D’ailleurs, ces panneaux ne comportaient « aucune violation des règles déontologiques » ni ne contenaient de « dénigrement de la société concurrente », mais répondaient « uniquement à la liberté de démarchage de clientèle.»
Quant aux prospectus dans les boîtes aux lettres, cela n’était « pas (non plus) constitutif d’un trouble manifestement illicite » aux yeux des juges d’appel, dans la mesure où le document se limitait à indiquer l’adresse du point de vente et ses tarifs, « sans élément de comparaison » avec les propositions du franchisé ainsi concurrencé.
En outre, ce démarchage n’était pas « à destination spécifique de la clientèle » (acquise) du franchisé voisin.
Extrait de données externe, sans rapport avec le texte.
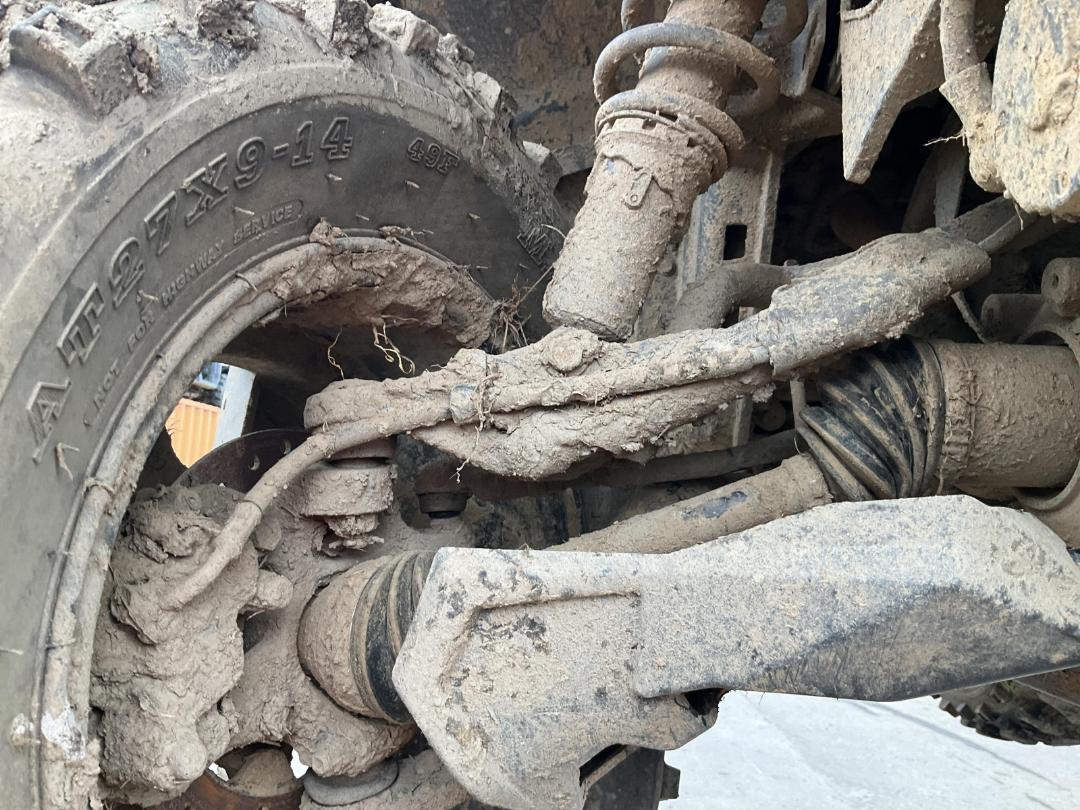 Photo '18' of Can-Am Outlander 850 XL Photo '18' of Can-Am Outlander 850 XL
Il n’y avait donc pas de concurrence déloyale.
Résultat : l’ordonnance de référé a été « infirmée » par la cour d’appel d’Aix-en-Provence.
Pour la Cour de cassation, le franchisé aurait dû respecter le territoire exclusif de son collègue et sa clientèle, qu’elle soit déjà acquise ou non.
C’est cet arrêt, prononcé en mai 2023, que la Cour de cassation annule « en toutes ses dispositions ».
Les magistrats pointent une contradiction majeure. D’un côté, les juges d’Aix-en-Provence relèvent que le contrat « définit le territoire du franchisé » mais prévoit aussi « une déontologie interne au réseau que chaque franchisé s’engage à respecter », ce qui induit que « chaque franchisé est tenu, vis-à vis des autres franchisés, de respecter le territoire de commercialisation qui lui est attribué ». Mais d’un autre côté, ils estiment que la distribution de prospectus dans toutes les boîtes aux lettres de la zone n’est pas un acte « constitutif d’un trouble manifestement illicite »…
Or, pour la plus haute juridiction française, il s’agit bien en l’occurrence d’une « prospection ciblée sur la clientèle située sur le territoire » exclusif du franchisé voisin. Et « peu importe qu’elle ne vise pas sa clientèle spécifique » (mais seulement sa clientèle potentielle).
Pour la Cour de cassation, la cour d’appel « qui n’a pas tiré les conséquences légales de ses constatations » n’a pas respecté les textes. L’affaire et les parties sont renvoyées devant la cour d’appel de Nîmes.